Recalling anecdotes with American visitors, he shared that one guest needed a special explanation of Saint Tryphon, as well as the exhibit of fascinating illustrations depicting viticulture and local customs from ancient times — Illyrians and Romans — to the Middle Ages, Stefan Nemanja, and Emperor Dusan.

"To him, it all seemed like a fairy tale — and he was especially amazed by the story of a wine pipeline, 25 km long, which ran from vineyards in Velika Hoca to Emperor Dusan’s palace in Prizren. That’s when we had to explain that all this took place in Kosovo and Metohija, and that’s where the conversation ended — because in our museum, we don’t talk politics. We talk about wine," Rapajic emphasized.

Wine Tours and Tastings

In response to a question about how much wine tours and tastings have contributed to the promotion of Serbian wines among foreign visitors, Rapajic said that since 2010, he has organized countless wine tours with guests from all over the world — and believes this form of promotion is key to introducing tourists to Serbian wineries and wines.

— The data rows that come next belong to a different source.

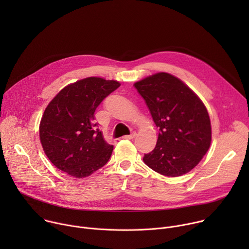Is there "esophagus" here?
Returning <instances> with one entry per match:
<instances>
[{"instance_id": "esophagus-1", "label": "esophagus", "mask_w": 249, "mask_h": 249, "mask_svg": "<svg viewBox=\"0 0 249 249\" xmlns=\"http://www.w3.org/2000/svg\"><path fill=\"white\" fill-rule=\"evenodd\" d=\"M136 132L135 131H133L130 135H127V136H123V139H129V140H131V139H134L135 137H136Z\"/></svg>"}]
</instances>
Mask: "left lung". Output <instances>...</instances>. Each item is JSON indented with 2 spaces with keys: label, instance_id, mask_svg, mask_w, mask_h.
Masks as SVG:
<instances>
[{
  "label": "left lung",
  "instance_id": "1",
  "mask_svg": "<svg viewBox=\"0 0 249 249\" xmlns=\"http://www.w3.org/2000/svg\"><path fill=\"white\" fill-rule=\"evenodd\" d=\"M160 128L155 149L144 162L153 170L170 177L194 168L208 152L211 122L201 99L182 81L158 73L135 83Z\"/></svg>",
  "mask_w": 249,
  "mask_h": 249
}]
</instances>
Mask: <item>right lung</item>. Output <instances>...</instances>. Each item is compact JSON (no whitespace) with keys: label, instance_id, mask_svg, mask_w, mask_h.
<instances>
[{"label":"right lung","instance_id":"1","mask_svg":"<svg viewBox=\"0 0 249 249\" xmlns=\"http://www.w3.org/2000/svg\"><path fill=\"white\" fill-rule=\"evenodd\" d=\"M119 87L116 81L90 77L67 86L50 101L39 136L45 155L58 169L83 178L107 163L113 146L96 128L94 112Z\"/></svg>","mask_w":249,"mask_h":249}]
</instances>
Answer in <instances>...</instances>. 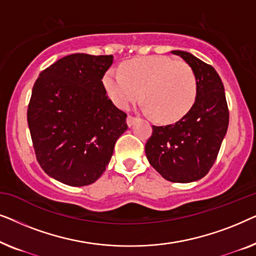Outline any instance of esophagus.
Masks as SVG:
<instances>
[{
    "mask_svg": "<svg viewBox=\"0 0 256 256\" xmlns=\"http://www.w3.org/2000/svg\"><path fill=\"white\" fill-rule=\"evenodd\" d=\"M136 120H138V118L132 116V115H128V116H127V124L129 126V127H130V126H132V124H134Z\"/></svg>",
    "mask_w": 256,
    "mask_h": 256,
    "instance_id": "esophagus-1",
    "label": "esophagus"
}]
</instances>
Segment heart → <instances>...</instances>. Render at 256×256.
I'll use <instances>...</instances> for the list:
<instances>
[{"label":"heart","instance_id":"heart-1","mask_svg":"<svg viewBox=\"0 0 256 256\" xmlns=\"http://www.w3.org/2000/svg\"><path fill=\"white\" fill-rule=\"evenodd\" d=\"M102 84L110 100L127 110L141 96L143 108L163 122L177 121L194 106L197 80L191 66L166 56L134 58L110 68Z\"/></svg>","mask_w":256,"mask_h":256}]
</instances>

"The tastings organized by our winemakers are truly outstanding, and I can say they’re on par with those at world-renowned wineries. Wine tourists themselves say that even the largest wineries in the world conduct tours and tastings in a rather routine way, whereas here they feel a genuine warmth and sense of welcome," he emphasized.

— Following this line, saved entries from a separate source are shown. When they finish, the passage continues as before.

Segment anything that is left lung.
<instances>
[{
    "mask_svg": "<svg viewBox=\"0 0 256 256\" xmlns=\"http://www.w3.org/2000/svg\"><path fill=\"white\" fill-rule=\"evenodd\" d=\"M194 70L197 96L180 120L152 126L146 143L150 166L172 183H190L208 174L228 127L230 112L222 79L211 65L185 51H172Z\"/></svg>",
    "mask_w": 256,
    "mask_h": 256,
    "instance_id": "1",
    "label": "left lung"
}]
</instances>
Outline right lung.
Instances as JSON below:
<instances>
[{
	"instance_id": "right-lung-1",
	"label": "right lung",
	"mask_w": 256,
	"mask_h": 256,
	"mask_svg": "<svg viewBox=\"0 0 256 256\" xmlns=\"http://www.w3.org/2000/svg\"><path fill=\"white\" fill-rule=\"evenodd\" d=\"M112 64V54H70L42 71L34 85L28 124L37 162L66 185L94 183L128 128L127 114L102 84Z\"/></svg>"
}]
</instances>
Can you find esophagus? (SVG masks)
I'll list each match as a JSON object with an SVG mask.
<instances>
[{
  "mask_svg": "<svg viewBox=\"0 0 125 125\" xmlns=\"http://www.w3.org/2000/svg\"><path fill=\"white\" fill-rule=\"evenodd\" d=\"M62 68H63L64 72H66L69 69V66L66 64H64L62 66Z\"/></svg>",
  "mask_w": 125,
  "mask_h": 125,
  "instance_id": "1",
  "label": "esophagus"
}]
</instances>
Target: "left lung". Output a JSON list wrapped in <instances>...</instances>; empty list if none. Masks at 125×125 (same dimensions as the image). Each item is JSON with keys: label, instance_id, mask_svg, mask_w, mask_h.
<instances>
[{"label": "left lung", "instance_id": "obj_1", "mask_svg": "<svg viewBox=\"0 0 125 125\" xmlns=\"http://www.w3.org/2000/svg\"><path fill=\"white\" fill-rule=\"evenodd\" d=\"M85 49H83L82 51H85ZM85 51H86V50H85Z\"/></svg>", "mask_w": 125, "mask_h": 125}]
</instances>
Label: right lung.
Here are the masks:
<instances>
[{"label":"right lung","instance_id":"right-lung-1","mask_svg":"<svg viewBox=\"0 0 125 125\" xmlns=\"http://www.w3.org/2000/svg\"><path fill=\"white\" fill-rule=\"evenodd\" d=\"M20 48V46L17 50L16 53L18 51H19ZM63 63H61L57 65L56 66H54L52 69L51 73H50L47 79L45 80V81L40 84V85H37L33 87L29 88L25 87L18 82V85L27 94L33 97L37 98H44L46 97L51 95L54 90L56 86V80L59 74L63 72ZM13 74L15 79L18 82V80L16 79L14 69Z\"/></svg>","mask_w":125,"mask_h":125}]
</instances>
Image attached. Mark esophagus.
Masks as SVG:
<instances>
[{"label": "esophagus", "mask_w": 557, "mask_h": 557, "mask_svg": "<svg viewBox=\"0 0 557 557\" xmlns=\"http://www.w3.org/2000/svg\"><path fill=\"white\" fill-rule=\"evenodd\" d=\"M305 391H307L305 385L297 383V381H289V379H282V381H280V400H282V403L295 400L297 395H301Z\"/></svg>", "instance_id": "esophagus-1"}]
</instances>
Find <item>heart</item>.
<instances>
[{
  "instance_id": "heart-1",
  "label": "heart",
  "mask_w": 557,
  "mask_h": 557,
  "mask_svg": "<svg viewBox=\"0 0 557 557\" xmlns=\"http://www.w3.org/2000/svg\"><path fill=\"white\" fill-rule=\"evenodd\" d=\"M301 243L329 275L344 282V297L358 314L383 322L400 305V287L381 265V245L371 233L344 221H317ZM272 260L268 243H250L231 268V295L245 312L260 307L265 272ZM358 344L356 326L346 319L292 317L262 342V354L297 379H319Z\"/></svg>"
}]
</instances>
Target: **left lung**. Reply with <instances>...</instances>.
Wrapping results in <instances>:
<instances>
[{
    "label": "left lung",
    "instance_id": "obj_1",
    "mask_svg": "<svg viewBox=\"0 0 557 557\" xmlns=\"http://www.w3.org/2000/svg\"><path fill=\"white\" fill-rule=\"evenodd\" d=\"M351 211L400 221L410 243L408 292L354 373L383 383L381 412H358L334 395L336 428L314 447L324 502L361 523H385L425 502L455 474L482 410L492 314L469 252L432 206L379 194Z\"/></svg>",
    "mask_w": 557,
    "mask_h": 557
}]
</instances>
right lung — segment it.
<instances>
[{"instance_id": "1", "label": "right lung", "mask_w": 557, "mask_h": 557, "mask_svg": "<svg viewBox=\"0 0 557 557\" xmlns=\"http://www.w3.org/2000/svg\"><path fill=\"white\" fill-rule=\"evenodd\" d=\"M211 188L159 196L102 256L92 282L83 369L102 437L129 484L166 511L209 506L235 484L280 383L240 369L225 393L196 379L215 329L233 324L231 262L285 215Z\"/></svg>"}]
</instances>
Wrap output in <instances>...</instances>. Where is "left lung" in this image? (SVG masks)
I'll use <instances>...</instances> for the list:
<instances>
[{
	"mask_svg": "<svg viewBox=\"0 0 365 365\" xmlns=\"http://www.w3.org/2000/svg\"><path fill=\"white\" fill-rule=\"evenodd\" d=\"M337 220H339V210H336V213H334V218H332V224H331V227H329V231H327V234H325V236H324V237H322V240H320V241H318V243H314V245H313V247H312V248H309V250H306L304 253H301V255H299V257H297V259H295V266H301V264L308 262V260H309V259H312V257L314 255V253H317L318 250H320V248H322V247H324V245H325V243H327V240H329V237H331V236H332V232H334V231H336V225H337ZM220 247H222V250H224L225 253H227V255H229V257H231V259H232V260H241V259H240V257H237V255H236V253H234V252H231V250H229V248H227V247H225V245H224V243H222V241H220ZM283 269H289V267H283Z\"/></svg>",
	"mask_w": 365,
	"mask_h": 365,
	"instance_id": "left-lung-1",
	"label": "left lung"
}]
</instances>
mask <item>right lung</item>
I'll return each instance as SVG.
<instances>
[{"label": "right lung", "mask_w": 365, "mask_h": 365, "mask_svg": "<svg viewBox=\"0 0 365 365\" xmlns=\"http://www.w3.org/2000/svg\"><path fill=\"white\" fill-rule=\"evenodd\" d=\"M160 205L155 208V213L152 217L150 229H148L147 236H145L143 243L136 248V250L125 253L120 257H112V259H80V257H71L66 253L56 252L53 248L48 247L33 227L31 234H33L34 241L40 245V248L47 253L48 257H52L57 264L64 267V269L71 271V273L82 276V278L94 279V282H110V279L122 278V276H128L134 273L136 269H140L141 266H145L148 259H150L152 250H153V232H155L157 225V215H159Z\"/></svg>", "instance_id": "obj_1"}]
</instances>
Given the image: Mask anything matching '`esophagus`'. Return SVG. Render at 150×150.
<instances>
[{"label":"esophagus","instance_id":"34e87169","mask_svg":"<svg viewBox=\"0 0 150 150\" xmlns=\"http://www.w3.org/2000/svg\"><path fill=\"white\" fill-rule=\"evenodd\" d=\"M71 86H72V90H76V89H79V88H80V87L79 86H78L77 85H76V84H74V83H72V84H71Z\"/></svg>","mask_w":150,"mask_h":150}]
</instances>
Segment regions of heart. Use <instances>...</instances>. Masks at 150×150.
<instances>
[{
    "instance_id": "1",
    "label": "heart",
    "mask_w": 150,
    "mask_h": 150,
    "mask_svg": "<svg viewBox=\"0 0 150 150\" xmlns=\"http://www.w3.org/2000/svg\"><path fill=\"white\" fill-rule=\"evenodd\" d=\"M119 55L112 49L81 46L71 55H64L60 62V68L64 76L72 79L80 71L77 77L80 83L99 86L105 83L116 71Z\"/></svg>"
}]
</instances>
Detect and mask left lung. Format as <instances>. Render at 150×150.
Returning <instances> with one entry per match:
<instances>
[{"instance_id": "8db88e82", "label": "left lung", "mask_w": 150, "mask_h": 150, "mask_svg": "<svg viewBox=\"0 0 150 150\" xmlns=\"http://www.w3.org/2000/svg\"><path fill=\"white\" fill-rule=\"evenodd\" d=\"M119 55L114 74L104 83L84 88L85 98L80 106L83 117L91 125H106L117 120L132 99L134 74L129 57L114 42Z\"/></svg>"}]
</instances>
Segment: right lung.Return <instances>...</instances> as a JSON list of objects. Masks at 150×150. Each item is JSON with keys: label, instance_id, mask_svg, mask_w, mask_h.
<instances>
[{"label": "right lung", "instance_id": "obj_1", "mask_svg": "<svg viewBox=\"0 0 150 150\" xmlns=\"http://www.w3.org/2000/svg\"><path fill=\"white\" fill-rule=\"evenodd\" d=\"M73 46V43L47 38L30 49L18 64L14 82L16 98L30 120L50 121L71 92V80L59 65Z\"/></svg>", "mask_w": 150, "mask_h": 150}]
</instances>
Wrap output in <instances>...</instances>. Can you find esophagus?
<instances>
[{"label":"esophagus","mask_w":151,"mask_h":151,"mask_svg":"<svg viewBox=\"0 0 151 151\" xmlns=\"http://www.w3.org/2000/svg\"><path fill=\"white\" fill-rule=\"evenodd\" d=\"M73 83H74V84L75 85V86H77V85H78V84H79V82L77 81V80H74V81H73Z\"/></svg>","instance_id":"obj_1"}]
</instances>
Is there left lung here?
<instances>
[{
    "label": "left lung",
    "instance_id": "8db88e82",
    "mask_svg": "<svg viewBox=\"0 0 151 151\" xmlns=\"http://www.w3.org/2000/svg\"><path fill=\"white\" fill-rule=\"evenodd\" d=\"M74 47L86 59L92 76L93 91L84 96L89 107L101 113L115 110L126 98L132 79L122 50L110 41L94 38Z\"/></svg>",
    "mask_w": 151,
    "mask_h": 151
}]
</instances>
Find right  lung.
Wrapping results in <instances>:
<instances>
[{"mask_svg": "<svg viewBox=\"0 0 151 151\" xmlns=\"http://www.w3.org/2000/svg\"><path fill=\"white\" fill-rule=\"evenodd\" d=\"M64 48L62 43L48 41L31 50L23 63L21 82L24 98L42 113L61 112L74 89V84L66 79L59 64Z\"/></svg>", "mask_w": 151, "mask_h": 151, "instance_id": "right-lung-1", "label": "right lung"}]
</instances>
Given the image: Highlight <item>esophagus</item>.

When it comes to wine purchases by wine tourists, Rapajic says Americans are generous, even though they initially find Serbian wine prices higher than expected.

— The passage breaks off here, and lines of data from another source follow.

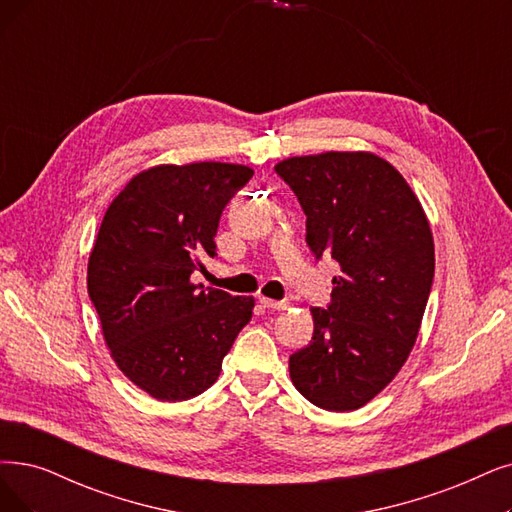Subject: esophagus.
Listing matches in <instances>:
<instances>
[{"instance_id": "1", "label": "esophagus", "mask_w": 512, "mask_h": 512, "mask_svg": "<svg viewBox=\"0 0 512 512\" xmlns=\"http://www.w3.org/2000/svg\"><path fill=\"white\" fill-rule=\"evenodd\" d=\"M260 304L264 306V309H271V311H285V309H288V302H285V300H271V298H260Z\"/></svg>"}]
</instances>
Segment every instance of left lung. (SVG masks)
<instances>
[{
    "label": "left lung",
    "instance_id": "8db88e82",
    "mask_svg": "<svg viewBox=\"0 0 512 512\" xmlns=\"http://www.w3.org/2000/svg\"><path fill=\"white\" fill-rule=\"evenodd\" d=\"M275 170L306 214V243L340 267L330 306L311 309L313 340L290 357V378L321 410H359L416 344L435 275L431 224L399 170L370 151L296 155Z\"/></svg>",
    "mask_w": 512,
    "mask_h": 512
}]
</instances>
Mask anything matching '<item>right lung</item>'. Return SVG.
I'll list each match as a JSON object with an SVG mask.
<instances>
[{
    "mask_svg": "<svg viewBox=\"0 0 512 512\" xmlns=\"http://www.w3.org/2000/svg\"><path fill=\"white\" fill-rule=\"evenodd\" d=\"M252 174L241 163H159L132 176L100 222L88 294L102 338L121 374L159 401L208 391L252 319V296L191 281L216 256L220 214Z\"/></svg>",
    "mask_w": 512,
    "mask_h": 512,
    "instance_id": "1",
    "label": "right lung"
}]
</instances>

"That opinion changes once they taste the wines and recognize their quality and variety. I’m not fully informed about any large-scale exports of our wines to the U.S., though I know small quantities have been shipped. But honestly, we’re a small market, so that’s to be expected," he noted.

Rapajic has long advocated that wine tourism is an economic sector that can bring significant economic benefits — and believes that everyone should contribute to its growth.

"Starting with the Serbian Tourism Organization and promotional campaigns that should be aimed not only at tourism in general but specifically at wine tourism, which reflects a country's culture. We have everything needed to satisfy any wine tourist, even those from America. Our people’s knowledge of viticulture, winemaking, and hospitality is among the best in the world. So it’s up to state institutions, the Ministry of Tourism, and other responsible bodies to do even more — although I don’t have many complaints about what’s already been done. In the national tourism development strategy, wine tourism must take a leading position," he concluded.

Is Sumadija the "Serbian Napa"?

When asked whether Sumadija could be considered the "Serbian Napa," Rapajic responded that he doesn't like such comparisons.

In his view, each wine region has its own unique characteristics and represents a kind of autonomy.

"Sumadija is truly an old wine region that has seen both rises and falls. But now it’s on a significant upswing, and I can confidently say that the best Serbian wines are being made in Sumadija. The only advantage I see for Napa is that it has had continuous growth for about 165 years and hasn't experienced what we had — the socialist approach to the development of viticulture and winemaking.

Today, if you place a wine from Sumadija next to one from Napa and taste them, I’m absolutely sure you’d say that each is exceptional in its own way," Rapajic concluded.